◆ **PROBLEM TO WORK ON**:
The required output is the stretch from the line containing "Pinned Blocking to Mat by Lauren Wolf" through the line containing "Carved wooden coloumn" in the records below, unaltered and with no pictures.

◆ **INPUT MATERIAL**:

++++++

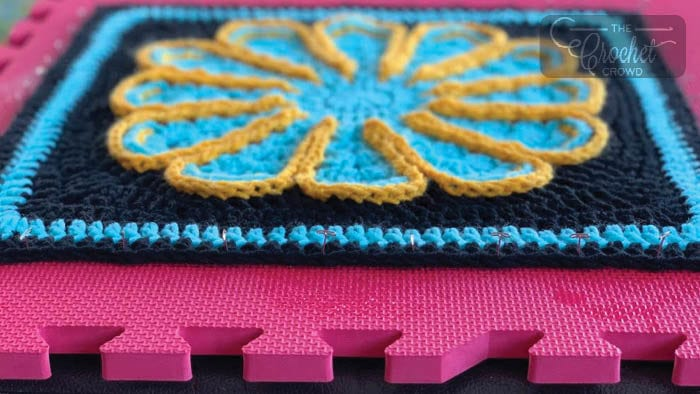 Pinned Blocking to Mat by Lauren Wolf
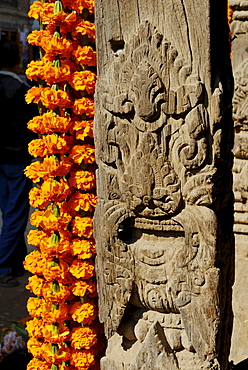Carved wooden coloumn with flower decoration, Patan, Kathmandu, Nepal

++++++

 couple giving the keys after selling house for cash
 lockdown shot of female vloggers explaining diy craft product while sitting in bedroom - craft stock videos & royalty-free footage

++++++

◆ **COMPLETED TASK**:
 Pinned Blocking to Mat by Lauren Wolf
Carved wooden coloumn with flower decoration, Patan, Kathmandu, Nepal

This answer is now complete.